* _Exercise details_
For the entries below, print exactly the lines between the line holding "genus: Crocuta" and the line holding "New Zealand, site RKU_CCAMH001.", inclusive, and nothing else.

╭─ Given data

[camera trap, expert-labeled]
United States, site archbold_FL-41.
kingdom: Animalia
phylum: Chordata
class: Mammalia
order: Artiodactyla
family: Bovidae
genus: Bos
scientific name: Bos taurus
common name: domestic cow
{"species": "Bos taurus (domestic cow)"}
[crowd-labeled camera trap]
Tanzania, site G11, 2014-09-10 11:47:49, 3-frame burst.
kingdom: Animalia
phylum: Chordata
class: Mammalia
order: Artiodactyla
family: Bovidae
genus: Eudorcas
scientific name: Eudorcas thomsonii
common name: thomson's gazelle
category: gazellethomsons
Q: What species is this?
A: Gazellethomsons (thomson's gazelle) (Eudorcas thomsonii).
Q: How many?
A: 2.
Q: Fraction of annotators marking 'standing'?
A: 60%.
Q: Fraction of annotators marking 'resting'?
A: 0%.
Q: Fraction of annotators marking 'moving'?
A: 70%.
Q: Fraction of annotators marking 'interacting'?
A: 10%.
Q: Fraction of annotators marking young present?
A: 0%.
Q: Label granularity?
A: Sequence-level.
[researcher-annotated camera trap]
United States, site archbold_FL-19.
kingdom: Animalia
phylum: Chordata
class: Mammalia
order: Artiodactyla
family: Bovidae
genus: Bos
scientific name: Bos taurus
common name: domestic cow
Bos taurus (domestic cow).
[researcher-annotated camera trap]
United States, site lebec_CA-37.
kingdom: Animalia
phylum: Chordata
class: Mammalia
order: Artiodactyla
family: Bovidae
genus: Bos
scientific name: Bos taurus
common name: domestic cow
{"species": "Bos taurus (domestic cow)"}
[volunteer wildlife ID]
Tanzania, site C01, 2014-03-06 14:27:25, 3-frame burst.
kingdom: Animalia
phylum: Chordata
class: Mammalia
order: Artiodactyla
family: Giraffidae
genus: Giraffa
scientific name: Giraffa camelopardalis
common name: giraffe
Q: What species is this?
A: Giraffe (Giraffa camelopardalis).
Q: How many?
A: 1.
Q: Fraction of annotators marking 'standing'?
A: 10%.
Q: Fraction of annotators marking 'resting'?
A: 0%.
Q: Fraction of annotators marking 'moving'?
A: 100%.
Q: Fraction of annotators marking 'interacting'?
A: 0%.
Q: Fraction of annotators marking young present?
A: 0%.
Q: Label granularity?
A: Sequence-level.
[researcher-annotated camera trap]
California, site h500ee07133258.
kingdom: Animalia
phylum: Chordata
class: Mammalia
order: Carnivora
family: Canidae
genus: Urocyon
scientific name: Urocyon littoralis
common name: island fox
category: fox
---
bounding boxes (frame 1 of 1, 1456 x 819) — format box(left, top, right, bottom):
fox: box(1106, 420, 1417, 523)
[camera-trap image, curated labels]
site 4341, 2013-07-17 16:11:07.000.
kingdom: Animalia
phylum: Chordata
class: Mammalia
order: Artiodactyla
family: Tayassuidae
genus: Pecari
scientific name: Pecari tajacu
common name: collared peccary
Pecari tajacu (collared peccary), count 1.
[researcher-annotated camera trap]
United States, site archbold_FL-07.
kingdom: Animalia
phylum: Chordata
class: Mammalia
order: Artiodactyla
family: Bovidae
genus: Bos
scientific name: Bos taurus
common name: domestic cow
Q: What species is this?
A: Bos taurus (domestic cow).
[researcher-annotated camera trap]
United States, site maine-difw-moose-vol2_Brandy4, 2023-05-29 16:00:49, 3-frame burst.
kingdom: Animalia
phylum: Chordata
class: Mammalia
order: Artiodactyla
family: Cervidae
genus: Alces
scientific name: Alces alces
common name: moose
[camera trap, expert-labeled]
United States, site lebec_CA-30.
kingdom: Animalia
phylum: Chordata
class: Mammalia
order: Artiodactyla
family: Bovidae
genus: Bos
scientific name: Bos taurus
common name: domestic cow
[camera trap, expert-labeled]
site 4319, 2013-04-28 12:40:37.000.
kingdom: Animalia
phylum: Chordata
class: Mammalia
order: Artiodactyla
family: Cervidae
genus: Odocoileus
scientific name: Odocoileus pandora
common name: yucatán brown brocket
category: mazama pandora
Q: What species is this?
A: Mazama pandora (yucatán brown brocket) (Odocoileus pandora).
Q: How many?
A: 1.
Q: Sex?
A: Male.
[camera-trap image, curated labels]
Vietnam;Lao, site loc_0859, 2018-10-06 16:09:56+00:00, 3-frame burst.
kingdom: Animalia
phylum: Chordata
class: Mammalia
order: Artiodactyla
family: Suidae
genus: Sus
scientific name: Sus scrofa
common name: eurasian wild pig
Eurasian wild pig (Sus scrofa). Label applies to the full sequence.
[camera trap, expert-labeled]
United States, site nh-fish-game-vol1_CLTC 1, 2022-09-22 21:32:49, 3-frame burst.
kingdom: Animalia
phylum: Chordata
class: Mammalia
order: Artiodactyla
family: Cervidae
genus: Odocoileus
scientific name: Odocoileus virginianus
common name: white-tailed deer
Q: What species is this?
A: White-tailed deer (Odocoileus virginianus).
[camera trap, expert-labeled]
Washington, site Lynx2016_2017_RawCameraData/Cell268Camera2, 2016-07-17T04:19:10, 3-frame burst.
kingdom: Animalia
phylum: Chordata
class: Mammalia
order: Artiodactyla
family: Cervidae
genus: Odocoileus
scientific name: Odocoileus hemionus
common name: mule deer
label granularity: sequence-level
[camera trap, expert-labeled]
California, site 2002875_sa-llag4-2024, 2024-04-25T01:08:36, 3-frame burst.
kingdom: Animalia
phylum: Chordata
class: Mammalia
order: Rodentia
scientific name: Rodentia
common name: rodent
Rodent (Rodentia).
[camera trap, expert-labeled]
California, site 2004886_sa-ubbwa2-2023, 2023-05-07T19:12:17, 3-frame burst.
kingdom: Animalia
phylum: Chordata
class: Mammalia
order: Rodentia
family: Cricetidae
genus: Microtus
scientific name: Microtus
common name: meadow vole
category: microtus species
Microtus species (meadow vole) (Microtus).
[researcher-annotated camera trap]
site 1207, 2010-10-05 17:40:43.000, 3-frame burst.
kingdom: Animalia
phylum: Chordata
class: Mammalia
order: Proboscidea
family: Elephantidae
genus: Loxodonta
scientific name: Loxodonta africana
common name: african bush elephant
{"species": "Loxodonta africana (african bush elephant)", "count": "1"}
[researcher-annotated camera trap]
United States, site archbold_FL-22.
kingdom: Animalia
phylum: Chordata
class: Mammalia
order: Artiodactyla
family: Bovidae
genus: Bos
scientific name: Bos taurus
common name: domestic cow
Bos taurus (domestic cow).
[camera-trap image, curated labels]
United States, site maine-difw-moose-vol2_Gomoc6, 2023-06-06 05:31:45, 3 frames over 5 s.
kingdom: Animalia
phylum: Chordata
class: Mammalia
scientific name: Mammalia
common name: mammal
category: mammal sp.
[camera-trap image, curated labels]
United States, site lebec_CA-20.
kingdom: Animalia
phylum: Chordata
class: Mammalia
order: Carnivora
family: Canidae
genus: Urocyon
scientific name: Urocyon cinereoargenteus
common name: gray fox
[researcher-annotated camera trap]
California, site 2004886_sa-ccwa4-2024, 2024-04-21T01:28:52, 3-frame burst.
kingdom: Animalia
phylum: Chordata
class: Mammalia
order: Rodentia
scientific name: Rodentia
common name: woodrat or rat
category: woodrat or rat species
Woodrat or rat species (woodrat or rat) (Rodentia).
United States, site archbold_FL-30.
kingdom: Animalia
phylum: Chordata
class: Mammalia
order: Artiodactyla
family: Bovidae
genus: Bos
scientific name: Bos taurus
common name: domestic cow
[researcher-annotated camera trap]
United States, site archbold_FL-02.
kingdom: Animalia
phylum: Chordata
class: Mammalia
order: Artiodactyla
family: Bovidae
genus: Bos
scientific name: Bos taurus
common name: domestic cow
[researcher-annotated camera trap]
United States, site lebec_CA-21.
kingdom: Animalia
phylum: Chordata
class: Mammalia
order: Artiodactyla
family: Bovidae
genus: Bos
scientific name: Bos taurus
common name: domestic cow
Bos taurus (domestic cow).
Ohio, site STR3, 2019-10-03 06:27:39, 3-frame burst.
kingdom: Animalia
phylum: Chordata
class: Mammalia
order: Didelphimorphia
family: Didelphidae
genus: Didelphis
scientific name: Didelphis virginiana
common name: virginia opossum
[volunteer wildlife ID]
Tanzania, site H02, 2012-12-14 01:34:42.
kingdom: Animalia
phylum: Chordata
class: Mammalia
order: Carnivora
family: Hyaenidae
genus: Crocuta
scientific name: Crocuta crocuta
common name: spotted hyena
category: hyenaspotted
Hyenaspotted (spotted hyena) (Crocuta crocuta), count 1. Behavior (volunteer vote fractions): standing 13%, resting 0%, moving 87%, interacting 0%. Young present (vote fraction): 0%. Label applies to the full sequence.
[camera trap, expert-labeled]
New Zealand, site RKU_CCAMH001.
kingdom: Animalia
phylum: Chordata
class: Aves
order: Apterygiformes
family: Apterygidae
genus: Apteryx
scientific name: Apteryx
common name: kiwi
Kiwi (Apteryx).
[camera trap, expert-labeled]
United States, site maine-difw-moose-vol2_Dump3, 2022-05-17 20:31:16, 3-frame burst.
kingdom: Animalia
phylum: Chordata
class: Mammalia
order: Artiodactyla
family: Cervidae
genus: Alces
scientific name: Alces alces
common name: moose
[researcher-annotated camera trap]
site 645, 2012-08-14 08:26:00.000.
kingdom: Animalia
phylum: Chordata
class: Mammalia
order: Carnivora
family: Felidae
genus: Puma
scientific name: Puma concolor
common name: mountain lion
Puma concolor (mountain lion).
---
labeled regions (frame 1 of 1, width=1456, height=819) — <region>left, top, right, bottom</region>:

╰─

* _Response area_
genus: Crocuta
scientific name: Crocuta crocuta
common name: spotted hyena
category: hyenaspotted
Hyenaspotted (spotted hyena) (Crocuta crocuta), count 1. Behavior (volunteer vote fractions): standing 13%, resting 0%, moving 87%, interacting 0%. Young present (vote fraction): 0%. Label applies to the full sequence.
[camera trap, expert-labeled]
New Zealand, site RKU_CCAMH001.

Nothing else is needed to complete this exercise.